I then headed to __vdso_clock_gettime() in the Linux kernel where things finally became clear. It turns out the vdso code ITSELF will generate an actual system call for many timers you can request. In fact, this happens for all cases except CLOCK_REALTIME, CLOCK_MONOTONIC, CLOCK_REALTIME_COARSE and CLOCK_MONOTONIC_COARSE (as of Linux 3.13 up to 4.11-rc3).
So that solved the mystery: the vDSO stuff was working, but it was itself causing an old fashioned system call.
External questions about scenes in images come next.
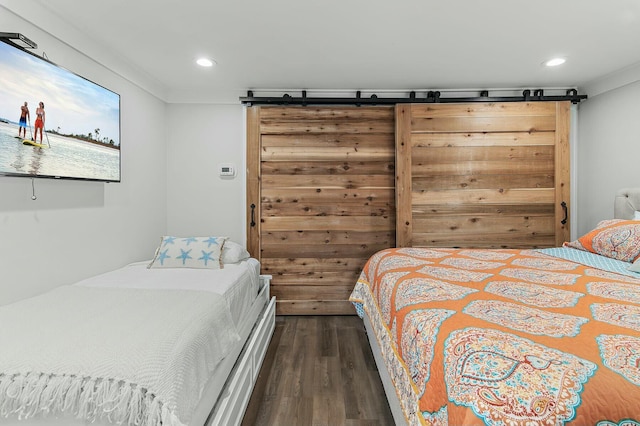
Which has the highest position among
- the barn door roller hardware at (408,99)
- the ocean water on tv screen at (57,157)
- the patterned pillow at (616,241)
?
the barn door roller hardware at (408,99)

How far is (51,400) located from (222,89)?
3044 millimetres

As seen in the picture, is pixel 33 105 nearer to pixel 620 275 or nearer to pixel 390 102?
pixel 390 102

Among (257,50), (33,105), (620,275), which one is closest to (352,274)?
(620,275)

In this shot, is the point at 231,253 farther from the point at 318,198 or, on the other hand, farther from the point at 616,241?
the point at 616,241

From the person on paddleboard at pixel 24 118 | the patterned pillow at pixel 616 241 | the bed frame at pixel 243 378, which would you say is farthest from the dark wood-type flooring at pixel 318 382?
the person on paddleboard at pixel 24 118

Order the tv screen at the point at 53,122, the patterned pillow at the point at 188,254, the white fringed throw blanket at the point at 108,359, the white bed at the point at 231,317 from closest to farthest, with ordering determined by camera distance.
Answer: the white fringed throw blanket at the point at 108,359 → the white bed at the point at 231,317 → the tv screen at the point at 53,122 → the patterned pillow at the point at 188,254

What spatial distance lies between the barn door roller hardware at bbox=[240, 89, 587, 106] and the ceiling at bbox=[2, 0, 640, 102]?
122 mm

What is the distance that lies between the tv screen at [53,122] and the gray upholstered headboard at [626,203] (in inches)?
173

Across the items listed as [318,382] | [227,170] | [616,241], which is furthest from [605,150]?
[227,170]

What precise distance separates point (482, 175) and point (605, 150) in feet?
3.87

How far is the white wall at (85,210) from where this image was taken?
5.73ft

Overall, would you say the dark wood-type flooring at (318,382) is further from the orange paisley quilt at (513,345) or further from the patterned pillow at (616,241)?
the patterned pillow at (616,241)

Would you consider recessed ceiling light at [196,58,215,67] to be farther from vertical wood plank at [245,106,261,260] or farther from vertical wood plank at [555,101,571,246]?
vertical wood plank at [555,101,571,246]

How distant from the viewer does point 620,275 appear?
1.71 m
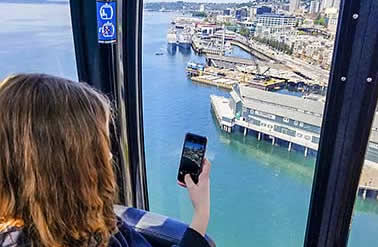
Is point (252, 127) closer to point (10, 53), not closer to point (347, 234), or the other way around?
point (347, 234)

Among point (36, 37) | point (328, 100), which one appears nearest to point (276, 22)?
point (328, 100)

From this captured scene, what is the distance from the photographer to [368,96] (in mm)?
1341

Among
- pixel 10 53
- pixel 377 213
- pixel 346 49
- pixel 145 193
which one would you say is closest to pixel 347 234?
pixel 377 213

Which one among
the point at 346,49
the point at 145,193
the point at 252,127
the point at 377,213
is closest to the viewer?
the point at 346,49

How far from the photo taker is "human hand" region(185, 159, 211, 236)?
1260 mm

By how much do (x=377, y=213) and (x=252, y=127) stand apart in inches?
25.5

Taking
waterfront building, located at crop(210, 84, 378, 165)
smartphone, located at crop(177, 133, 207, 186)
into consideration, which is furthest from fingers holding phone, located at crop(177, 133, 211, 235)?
waterfront building, located at crop(210, 84, 378, 165)

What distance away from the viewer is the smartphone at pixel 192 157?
1315 millimetres

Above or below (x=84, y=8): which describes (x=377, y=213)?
below

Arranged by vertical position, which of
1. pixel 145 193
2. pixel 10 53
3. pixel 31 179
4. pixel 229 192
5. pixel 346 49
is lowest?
pixel 145 193

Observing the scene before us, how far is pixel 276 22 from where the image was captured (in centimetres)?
154

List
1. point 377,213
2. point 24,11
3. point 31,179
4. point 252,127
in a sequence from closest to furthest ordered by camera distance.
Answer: point 31,179 < point 377,213 < point 252,127 < point 24,11

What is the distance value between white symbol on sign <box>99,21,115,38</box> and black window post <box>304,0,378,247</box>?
3.43 ft

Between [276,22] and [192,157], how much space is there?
2.18 feet
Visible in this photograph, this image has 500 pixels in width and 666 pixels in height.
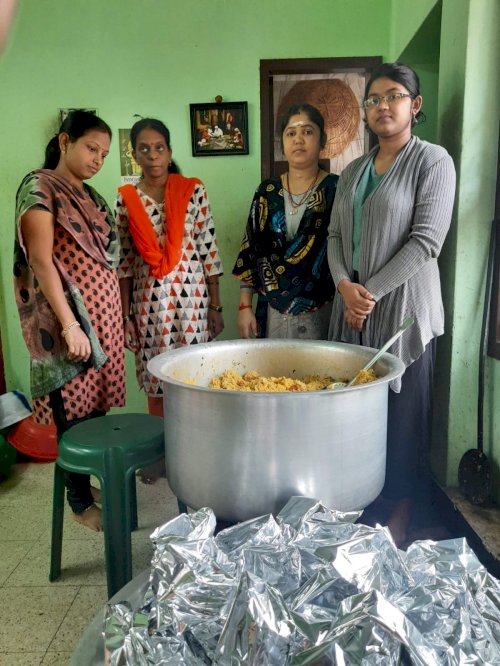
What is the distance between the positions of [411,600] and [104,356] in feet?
4.18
Perhaps the other timers are too difficult (or perhaps even impossible) to supply from the userspace context.
Now that I knew what the problems was, I found lots of other places noting issues with clock_gettime() performance, for example here and there, and other people have written some harsh words about CLOCK_MONOTONIC_RAW that we attempted to use.
It is my hope that the next person to run into this will find this blogpost before spending half a day learning about vDSO. Good luck!
On skylake cores, the vdso times out and always calls the syscall (tested in 4.9.54) since it wants to talk to the hypervisor (that isn't there). disable virtualization and the cycles count for clock_gettime() drops from 6900 cycles to 59 cycles.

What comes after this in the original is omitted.